Otro relato para el taller de las palabras que, en esta ocasión, debe comenzar por la frase que inicia La pasión turca, de Antonio Gala. Escrito para el noveno número de la revista digital de El taller de las palabras.
Noviembre de mil novecientos noventa y ocho
Yo misma había llegado a convencerme de que mi matrimonio era perfecto. Y, aunque lo parezca, no es un ejercicio difícil de conseguir. Luego siempre está la realidad, terca y obstinada que nos abofetea una y otra vez con una imagen más verídica y menos edulcorada de lo nos gustaría.
Creía que mi matrimonio, tan cargado de momentos emotivos, sencillos y sentidos, había alcanzado su plenitud tras diez años de convivencia. Arturo, mi marido, despertaba mis instintos y mi cariño, casi sin proponérselo y lo invadía todo con su calma y sosiego. La rutina, que en otras épocas había sido mi gran enemigo, caminaba a mi lado día tras día.
Creía en esa alianza, ciegamente, hasta que Natalia me dijo que se separaba. Lo decía sin acritud, sin pasión, ni ira. Me lo explicó todo tomando un café a la salida del trabajo. Luis, su marido, se había acomodado, se había olvidado de ella, de sus necesidades e inquietudes y había empezado a considerarla como un añadido más de la casa. Exactamente como el añadido que plancha, cocina y nunca dice nada.
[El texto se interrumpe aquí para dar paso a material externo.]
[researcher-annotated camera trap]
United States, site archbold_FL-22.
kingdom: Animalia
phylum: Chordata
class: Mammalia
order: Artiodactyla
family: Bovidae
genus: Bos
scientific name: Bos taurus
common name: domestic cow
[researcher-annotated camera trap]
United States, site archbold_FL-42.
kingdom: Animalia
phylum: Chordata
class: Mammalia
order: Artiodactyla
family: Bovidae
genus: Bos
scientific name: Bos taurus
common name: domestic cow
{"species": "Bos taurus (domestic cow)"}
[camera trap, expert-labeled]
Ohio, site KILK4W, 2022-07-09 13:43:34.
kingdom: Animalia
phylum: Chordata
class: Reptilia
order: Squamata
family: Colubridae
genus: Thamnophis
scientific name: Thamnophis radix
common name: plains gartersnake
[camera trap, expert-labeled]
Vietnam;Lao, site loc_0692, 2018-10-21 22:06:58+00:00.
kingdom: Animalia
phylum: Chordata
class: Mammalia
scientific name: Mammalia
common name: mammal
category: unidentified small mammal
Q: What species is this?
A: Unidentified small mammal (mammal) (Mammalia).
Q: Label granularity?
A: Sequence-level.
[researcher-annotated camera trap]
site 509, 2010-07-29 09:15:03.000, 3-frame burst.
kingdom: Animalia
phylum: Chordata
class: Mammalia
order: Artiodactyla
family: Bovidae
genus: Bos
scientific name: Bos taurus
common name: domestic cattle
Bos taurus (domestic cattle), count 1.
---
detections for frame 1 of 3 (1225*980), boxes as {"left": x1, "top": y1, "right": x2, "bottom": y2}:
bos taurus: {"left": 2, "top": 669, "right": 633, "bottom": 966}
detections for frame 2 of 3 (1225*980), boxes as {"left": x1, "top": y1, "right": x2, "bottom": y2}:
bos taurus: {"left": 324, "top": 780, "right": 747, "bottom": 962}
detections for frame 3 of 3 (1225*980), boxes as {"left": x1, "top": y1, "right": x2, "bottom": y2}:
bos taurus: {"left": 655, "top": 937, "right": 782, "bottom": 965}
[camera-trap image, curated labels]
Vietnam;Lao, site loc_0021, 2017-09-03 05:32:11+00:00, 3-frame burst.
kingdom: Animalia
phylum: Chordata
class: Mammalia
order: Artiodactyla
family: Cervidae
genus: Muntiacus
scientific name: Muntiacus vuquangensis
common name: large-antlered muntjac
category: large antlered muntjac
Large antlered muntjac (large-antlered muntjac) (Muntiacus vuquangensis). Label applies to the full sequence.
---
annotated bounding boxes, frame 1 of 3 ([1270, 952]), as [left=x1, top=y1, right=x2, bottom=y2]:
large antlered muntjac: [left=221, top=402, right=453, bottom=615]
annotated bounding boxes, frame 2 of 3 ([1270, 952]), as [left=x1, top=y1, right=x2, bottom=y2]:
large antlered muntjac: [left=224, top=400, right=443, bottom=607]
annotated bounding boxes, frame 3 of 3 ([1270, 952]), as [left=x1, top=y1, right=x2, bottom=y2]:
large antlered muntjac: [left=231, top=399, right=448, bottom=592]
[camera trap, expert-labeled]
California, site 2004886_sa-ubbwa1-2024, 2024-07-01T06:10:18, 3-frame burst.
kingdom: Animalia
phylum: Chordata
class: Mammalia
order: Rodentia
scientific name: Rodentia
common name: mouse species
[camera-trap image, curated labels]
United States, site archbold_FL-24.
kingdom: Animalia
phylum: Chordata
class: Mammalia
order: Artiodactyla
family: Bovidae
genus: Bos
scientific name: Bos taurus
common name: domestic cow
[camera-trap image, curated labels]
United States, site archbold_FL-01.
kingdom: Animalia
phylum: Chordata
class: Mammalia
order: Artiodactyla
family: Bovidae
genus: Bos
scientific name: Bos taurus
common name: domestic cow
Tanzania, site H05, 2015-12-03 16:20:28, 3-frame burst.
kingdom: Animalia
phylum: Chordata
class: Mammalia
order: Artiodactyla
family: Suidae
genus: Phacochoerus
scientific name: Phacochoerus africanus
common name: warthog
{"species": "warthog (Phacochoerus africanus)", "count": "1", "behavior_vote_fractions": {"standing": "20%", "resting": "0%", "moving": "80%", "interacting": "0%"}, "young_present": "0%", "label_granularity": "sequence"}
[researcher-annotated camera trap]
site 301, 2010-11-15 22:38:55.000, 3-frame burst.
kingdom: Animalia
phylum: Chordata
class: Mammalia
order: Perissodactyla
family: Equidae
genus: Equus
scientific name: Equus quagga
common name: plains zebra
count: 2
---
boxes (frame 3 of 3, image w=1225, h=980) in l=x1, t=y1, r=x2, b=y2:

–Creo que empezó a acostumbrarse a que trabajase dentro y fuera de casa y al polvo insípido de los sábados por la noche. Creo que, desde hace un par de años me confunde con el robot de cocina. No queda en él nada de aquella pasión, de aquella locura constante con que venía día tras día, al principio.
Sólo hicieron falta dos cafés más con Natalia, capuchinos, con un dedo de espuma y dos de azúcar, para que mi plácida vida sintiese moverse el suelo por debajo. Dos cafés y la venda cayó de un golpe. Arturo se había acostumbrado a mí y ya no luchaba por mantenerme junto a él.
Prueba, me dijo Natalia. Quita todas las respuestas automáticas, esas que no aportan nada y te dan una contestación para quitarte del medio. Ahora, quita también los besos en la frente, esos que ya nacen vacíos. También elimina los arrumacos y los cariños que no son sentidos, aquellos forzados y sosos. Bien, ¿qué te queda? ¿Cuándo fue la última vez que tu marido te dijo algo bonito desinteresadamente?
Noviembre de mil novecientos noventa y ocho.
Lo dejé. Dejé de sentir un cariño y un amor ciegos por él. Dejé de creer que mis instintos despertaban por un poco de sexo fácil y cómodo, un domingo por la mañana al mes. Dejé de creer que todo en él era calma y sosiego y empecé a darme cuenta que siempre había sido un vago y un conformista. Dejé de creer en una rutina común para empezar a sentir el abismo frente a mí.
Y, finalmente, le dejé un domingo por la mañana, después de un rato soso y aburrido de mal sexo.